Please report each line in the material below that includes "charset".

Data for the task

☆ ☆ ☆ ☆ ☆

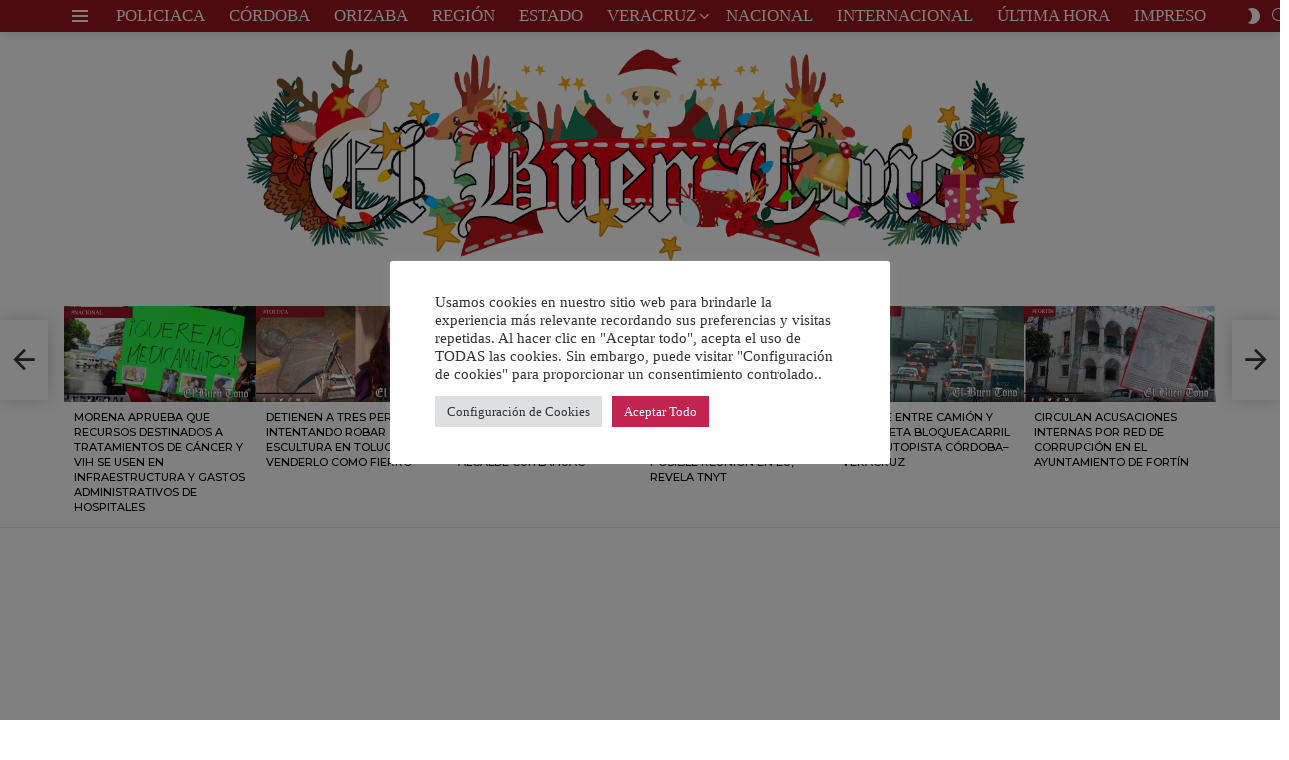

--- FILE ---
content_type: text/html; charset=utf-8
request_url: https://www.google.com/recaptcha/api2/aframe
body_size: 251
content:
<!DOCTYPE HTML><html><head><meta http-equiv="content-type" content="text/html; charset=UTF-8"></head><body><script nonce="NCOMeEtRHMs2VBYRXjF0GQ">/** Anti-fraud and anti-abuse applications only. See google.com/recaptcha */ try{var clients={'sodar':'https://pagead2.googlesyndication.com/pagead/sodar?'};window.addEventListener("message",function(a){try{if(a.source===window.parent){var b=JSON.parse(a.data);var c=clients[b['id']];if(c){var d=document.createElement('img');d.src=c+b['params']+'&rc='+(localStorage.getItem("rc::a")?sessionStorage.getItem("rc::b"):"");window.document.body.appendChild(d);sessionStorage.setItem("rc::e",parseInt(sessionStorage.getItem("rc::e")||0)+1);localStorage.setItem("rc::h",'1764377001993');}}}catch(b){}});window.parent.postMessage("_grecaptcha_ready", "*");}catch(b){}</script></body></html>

☆ ☆ ☆ ☆ ☆

Worked solution
content_type: text/html; charset=utf-8
<!DOCTYPE HTML><html><head><meta http-equiv="content-type" content="text/html; charset=UTF-8"></head><body><script nonce="NCOMeEtRHMs2VBYRXjF0GQ">/** Anti-fraud and anti-abuse applications only. See google.com/recaptcha */ try{var clients={'sodar':'https://pagead2.googlesyndication.com/pagead/sodar?'};window.addEventListener("message",function(a){try{if(a.source===window.parent){var b=JSON.parse(a.data);var c=clients[b['id']];if(c){var d=document.createElement('img');d.src=c+b['params']+'&rc='+(localStorage.getItem("rc::a")?sessionStorage.getItem("rc::b"):"");window.document.body.appendChild(d);sessionStorage.setItem("rc::e",parseInt(sessionStorage.getItem("rc::e")||0)+1);localStorage.setItem("rc::h",'1764377001993');}}}catch(b){}});window.parent.postMessage("_grecaptcha_ready", "*");}catch(b){}</script></body></html>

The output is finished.